Realtime metrics using Redis bitmaps

antirez · on Nov 29, 2011

It is very good to see this article and Redis bitmaps exploited, since it is an extremely memory efficient way to store data, and given the encoding, it is extremely fast to also fetch big amount of information this way.

I really suggest to also looking at GETRANGE and SETRANGE operations that allow to access sub-ranges of a large bitmap fetching or setting arbitrary ranges fo bits.

Probably Lua scripting in 2.6 will enable a lot more interesting things combining server side execution and bitmaps. Thanks for sharing this work.

pjscott · on Nov 30, 2011

For example, with Lua scripting, you could add custom commands for working with Bloom filters, to do fast approximate set membership testing:

http://en.wikipedia.org/wiki/Bloom_filter

I'm pretty excited about this.

rubyorchard · on Nov 30, 2011

Great point and looking forward to Lua support in 2.6. GETRANGE and SETRANGE operations also allow buffered writes at the collection time because setting bit to 1 is an idempotent operation. They are particularly attractive in sharded environment where one can perform:

  WATCH
  bits = GETRANGE ...
  bits = bits | buffered_bits
  MULTI
  SETRANGE .... bits
  EXEC

pbrumm · on Nov 30, 2011

It would be really cool if redis supported the ability to count the high bits in a string as a native command. No need to pull a 16k string down to client

Although it is another command in a growing list of them. maybe something for lua.

pjscott · on Nov 30, 2011

This is something that should probably be implemented natively, for speed. Preferably with GCC's __builtin_popcount intrinsic, if it's available.

yesbabyyes · on Nov 29, 2011

Bitmaps surely seem usable in Redis today - how can you do AND, OR, XOR on Redis bitmaps in Lua?

Also, will you create some kind of market for Redis scripts? That seems useful - even if it's just links to Github! ;)

jubos · on Nov 29, 2011

Just curious, how does the Lua runtime perform with bitmap operations?

pshc · on Nov 29, 2011

How does it compare with just using sets? Usually only a small fraction of your total userbase is online any given day, especially as dead accounts accumulate... wouldn't the bitmaps be inefficiently sparse?

seiji · on Nov 30, 2011

You can do clever things with word aligned hybrid bitmaps to heavily compress sparse bitmaps.

Tasks →
(a) In the Redis bitmaps thread, which GCC intrinsic is suggested for a native bit-counting command?
(b) Please update the Redis bitmaps thread between "This is something" and "bitmaps in Lua?", inclusive, so that "natively" becomes "in C".
(c) Carry the Redis bitmaps thread forward from its last reply.
The data has no connection to the Redis bitmaps thread.

Data section →

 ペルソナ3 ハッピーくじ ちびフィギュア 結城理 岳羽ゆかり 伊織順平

Answer list →
(a) __builtin_popcount

(b)
This is something that should probably be implemented in C, for speed. Preferably with GCC's __builtin_popcount intrinsic, if it's available.

yesbabyyes · on Nov 29, 2011

Bitmaps surely seem usable in Redis today - how can you do AND, OR, XOR on Redis bitmaps in Lua?

(c)
Though, if you are storing binary users, 700 million users take less than 90 MB of space (assuming a straight array implementation). Old days wouldn't need to be kept in memory. If you want to think beyond redis, you could keep the active data in redis then flush old data to disk for later querying.

Sounds useful if your users map to a (0, Max] integer representation. Sounds complicated if you use uuids or external vendor IDs for users anywhere (you'd need an intermediate mapping table somewhere).

rubyorchard · on Nov 29, 2011

There is certainly a tipping point between sets and bitsets. Bitsets are far more efficient for storage and for performing unions or intersections for millions of users. For example, for a typical 10% of user base active daily for mobile apps (http://www.avc.com/a_vc/2011/07/301010.html), bit sets will pay off both in storage and performance.

Obviously, each use case is different and for very sparse case, sets would be a better choice.

cmdrkeene · on Nov 30, 2011

Here's a quick ruby implementation:

https://github.com/cmdrkeene/bitmap-counter

rubyorchard · on Nov 30, 2011

Awesome!

wahnfrieden · on Nov 30, 2011

An honest question: what use are realtime metrics if you can't act on them in realtime? If it takes a day or more to gather enough data to make a decision and react to it with code or otherwise, then anything more than daily metrics seem like a distraction. I suppose it can be useful if you have some automated systems in place or if you're using it for alarms.

jphackworth · on Nov 30, 2011

If you're pushing changes to production many times a day, you can use realtime metrics to notice if anything goes awry, and know when you should roll back. It won't give you the same nuances as an A/B test over a month, but it's a great way to do a quick double check to keep things moving quickly while avoiding disaster.

yread · on Nov 30, 2011

How do they know that user ids are contiguous?

darklajid · on Nov 30, 2011

The same way the length of a meter is known. By defining it. They are measuring visitors, they can assign any numbers they like to those.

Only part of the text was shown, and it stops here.